APPELLATE COURT OF ILLINOIS FIFTH DISTRICT
Dec 28, 2015
2015 Ill. App. 5th 130281 (Ill. App. Ct. 2015)

Opinion

NO. 5-13-0281

12-28-2015

THE PEOPLE OF THE STATE OF ILLINOIS, Plaintiff-Appellee, v. MARVIN MOORE, Defendant-Appellant.


NOTICE

Decision filed 12/28/15. The text of this decision may be changed or corrected prior to the filing of a Peti ion for Rehearing or the disposition of the same.

NOTICE

This order was filed under Supreme Court Rule 23 and may not be cited as precedent by any party except in the limited circumstances allowed under Rule 23(e)(1).

Appeal from the Circuit Court of St. Clair County.

No. 08-CF-1500

Honorable John Baricevic, Judge, presiding.

JUSTICE CHAPMAN delivered the judgment of the court.
Justices Goldenhersh and Cates concurred in the judgment.

ORDER

¶ 1 Held: The defendant was not in custody while subject to home confinement with electronic monitoring as a condition of bond; he therefore did not have either a statutory right to receive credit against his sentence for this time or a liberty interest in receiving such credit.
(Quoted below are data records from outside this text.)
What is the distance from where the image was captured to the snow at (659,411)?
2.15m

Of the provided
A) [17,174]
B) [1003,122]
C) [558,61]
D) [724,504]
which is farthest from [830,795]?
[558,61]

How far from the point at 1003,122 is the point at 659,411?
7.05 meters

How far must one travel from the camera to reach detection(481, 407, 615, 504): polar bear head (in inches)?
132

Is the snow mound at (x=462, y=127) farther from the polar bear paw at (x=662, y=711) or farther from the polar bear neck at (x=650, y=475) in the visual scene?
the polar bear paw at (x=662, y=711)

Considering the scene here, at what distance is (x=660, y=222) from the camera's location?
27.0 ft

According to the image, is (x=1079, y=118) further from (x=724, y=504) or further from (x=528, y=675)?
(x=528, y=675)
¶ 2 The defendant, Marvin Moore, was charged with two counts of home invasion and one count of aggravated battery with a firearm. He posted bond and was subject to home confinement with electronic monitoring as a condition of bond. He eventually pled guilty to aggravated battery with a firearm and was sentenced to nine years in prison. The defendant subsequently filed a motion for an order nunc pro tunc, requesting that the mittimus be amended to reflect sentence credit for the time he spent in home

confinement. The court denied that request. On appeal, the defendant argues that (1) he had a protected interest in maximizing prejudgment sentence credit; and (2) due process required the State to notify him that he would not be eligible for sentence credit for time subject to home monitoring and/or detention. We affirm.

¶ 3 On December 4, 2008, the defendant was arrested and charged with two counts of home invasion (720 ILCS 5/12-11(a)(3), (a)(5) (West 2006)) and one count of aggravated battery with a firearm (720 ILCS 5/12-4.2(a)(1) (West 2006)). The events giving rise to the charges took place approximately three weeks earlier, on November 14.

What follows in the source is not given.